My 9/11 story is like many others, I'm sure. I was in the fall semester of my senior year in high school in 2001 (man, that makes me feel old!). We were in 1st block when the normal morning ammouncement came over the loud speaker. My teacher was not done talking for the day, so he silenced the announcements. The bell rings and class is dismissed. I walk out into a furious buzz of rumors in the high school hallway - usually a typical scene, but today the buzz is somber and scary. "There was an attack in New York at the World Trade Center? A plane crashed into a building by terrorists?" Confusion strangled me. I rushed to my next class where the TV was on CNN, and I began to soak in the story of what was happening. Here I am, a 16 year old girl in Clinton, TN watching the world unfold before my eyes. I remember rapid thoughts firing through my mind. My 17th birthday was less than a week away, and yet I wasn't sure if I would live to see that day. A mountain of uncertainty, a world of fear, and a stream of tears followed. Sitting in my 2nd block class, I was astonished to see (before my very eyes) yet another plane crash into the 2nd twin tower. I couldn't believe they were showing it on TV! I felt like I was watching a movie that was well beyond my years and should have been censored for my young eyes. I would consider myself a very patriotic person. Although I do not have any immediate family in the military; I STRONGLY support our troops and even had the brief notion to join the military myself before this debacle. I was terrified, overwhelmed, confused...the list goes on. I just kept wondering what was going to happen next? Lunch rolls around and by now I've seen the first twin tower crumble to ground like a Jenga game. My 3rd block class was showchoir with Mrs. Ingle. Of course, the TV in the classroom was on the news so we could watch our worlds unfold minute by minute. She took a moment to mute the drama on the TV and encouraged us to sing our National Anthem. We sang this song for every football and basketball game at our school, so we knew our parts well. Most of us couldn't even make it through the song without crying. It was, and will always be to me, the most beatiful version of our National Anthem that I've ever heard. It felt so lathargic to sing those words, and feel a sense of national pride.

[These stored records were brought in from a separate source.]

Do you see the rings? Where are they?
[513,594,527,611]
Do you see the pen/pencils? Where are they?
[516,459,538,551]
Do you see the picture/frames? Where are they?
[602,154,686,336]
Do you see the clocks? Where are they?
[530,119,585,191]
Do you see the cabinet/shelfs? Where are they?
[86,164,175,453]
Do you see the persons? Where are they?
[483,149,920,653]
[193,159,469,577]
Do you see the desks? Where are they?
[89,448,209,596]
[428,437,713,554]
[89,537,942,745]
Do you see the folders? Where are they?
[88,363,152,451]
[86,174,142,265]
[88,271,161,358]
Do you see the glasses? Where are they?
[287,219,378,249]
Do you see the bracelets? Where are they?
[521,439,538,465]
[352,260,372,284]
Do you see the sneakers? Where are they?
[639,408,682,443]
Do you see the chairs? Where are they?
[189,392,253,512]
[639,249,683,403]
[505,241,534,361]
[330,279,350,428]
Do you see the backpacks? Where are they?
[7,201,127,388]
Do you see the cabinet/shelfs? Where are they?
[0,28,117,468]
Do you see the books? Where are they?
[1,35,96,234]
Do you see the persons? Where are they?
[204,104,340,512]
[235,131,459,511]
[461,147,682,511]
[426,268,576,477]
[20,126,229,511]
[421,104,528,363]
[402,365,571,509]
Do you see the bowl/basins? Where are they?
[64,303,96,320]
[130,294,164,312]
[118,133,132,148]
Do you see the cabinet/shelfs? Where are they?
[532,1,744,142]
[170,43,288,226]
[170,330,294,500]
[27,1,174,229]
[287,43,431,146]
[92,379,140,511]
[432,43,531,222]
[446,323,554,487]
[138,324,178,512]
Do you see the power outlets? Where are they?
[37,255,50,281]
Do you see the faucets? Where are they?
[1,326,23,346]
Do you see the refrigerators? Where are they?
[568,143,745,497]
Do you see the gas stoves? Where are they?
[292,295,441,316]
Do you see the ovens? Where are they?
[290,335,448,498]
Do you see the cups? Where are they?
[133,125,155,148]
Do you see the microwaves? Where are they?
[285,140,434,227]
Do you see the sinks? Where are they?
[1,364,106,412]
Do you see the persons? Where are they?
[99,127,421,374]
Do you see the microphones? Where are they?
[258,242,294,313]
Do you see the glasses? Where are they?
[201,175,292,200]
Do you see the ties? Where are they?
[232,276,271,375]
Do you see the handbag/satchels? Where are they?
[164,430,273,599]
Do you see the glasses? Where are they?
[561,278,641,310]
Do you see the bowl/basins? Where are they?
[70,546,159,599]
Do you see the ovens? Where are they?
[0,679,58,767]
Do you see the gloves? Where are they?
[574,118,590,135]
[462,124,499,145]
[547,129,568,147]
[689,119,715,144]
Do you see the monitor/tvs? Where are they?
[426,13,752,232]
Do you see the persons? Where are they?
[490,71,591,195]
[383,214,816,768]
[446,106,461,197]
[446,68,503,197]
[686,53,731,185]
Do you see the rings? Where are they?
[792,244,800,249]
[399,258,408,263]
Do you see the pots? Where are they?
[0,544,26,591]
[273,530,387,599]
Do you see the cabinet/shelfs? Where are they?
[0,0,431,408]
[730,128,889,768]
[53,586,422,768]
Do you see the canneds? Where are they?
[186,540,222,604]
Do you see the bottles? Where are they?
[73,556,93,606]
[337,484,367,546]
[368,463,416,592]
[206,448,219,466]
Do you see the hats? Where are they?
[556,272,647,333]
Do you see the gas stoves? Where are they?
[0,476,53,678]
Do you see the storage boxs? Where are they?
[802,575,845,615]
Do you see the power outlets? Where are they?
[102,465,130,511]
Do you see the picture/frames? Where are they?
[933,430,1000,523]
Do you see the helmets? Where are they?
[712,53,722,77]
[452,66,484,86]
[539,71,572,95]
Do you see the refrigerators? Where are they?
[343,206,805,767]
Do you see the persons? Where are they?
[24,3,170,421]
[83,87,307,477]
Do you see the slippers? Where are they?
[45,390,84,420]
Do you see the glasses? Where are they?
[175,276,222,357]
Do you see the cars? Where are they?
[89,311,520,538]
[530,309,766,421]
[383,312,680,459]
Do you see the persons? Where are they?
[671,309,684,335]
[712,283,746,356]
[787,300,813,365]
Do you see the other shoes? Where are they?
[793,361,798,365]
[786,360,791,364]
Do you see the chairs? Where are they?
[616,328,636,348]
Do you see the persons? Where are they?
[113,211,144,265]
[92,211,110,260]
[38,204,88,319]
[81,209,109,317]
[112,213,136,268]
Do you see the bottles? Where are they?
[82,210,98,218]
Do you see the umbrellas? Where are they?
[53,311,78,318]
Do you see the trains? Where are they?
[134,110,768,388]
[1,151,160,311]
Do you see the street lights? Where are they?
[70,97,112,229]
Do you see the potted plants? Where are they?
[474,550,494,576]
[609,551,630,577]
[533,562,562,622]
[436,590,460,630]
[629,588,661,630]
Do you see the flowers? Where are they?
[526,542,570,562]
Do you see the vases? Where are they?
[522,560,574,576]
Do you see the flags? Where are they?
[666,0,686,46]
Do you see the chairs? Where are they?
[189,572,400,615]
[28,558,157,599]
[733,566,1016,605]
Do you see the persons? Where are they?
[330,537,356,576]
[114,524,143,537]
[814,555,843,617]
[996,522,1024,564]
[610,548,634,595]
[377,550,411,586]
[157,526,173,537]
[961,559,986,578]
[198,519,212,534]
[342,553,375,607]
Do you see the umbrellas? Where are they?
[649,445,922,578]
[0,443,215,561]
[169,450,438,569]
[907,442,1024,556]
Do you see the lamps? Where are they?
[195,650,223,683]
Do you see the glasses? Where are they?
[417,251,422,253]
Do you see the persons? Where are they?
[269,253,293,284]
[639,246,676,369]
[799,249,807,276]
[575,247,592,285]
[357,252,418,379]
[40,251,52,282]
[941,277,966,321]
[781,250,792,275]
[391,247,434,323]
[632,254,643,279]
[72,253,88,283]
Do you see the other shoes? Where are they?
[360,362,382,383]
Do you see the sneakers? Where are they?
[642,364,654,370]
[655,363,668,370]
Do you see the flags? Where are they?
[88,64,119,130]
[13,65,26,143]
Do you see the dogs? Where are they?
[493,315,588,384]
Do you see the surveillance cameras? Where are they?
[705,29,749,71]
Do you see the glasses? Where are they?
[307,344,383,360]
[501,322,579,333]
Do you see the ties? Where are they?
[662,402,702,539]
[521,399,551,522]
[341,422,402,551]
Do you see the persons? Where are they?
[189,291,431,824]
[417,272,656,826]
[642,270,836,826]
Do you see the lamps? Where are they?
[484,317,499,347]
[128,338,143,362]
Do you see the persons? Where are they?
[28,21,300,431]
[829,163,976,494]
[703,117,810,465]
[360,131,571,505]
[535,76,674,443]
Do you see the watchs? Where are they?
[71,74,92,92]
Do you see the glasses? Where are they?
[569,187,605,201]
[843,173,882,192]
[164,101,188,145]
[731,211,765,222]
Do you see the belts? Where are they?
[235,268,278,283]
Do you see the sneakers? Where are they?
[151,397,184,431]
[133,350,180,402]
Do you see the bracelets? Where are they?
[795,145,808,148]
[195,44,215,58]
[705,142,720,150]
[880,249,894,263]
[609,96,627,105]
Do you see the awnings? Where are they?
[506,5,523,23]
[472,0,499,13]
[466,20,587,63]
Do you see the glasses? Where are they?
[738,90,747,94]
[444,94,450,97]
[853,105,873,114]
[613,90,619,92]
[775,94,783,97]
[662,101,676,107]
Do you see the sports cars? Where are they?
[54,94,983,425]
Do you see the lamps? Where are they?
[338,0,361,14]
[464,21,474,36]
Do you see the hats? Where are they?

Fast forward to today, 3 days before the 10th anniversary of that ill fated day in American history. I am older (gag), wiser, but not stronger when it comes to this topic. Actually, I probably get more emotional these days when I tell my 9/11 story. I live in a town that is within mere miles of Oak Ridge, TN. For decades, Oak Ridge has thought to have been/still be a target for terrotist attacks due to the nuclear weapons facility and national lab that are housed there. What if the attack had been in Tennessee? In East TN? In Oak Ridge? What if my dad would have responded to an attack? Gosh, my tears are flowing now because that's a scary thought. God Bless NYFD and NYPD for their heroic efforts that day! God Bless all the firefighters and police officers around the country who fight each day to keep their towns safe! God Bless the troops that put themselves in the line of duty for me to have a free country! And God Bless my free country and all that it stands for!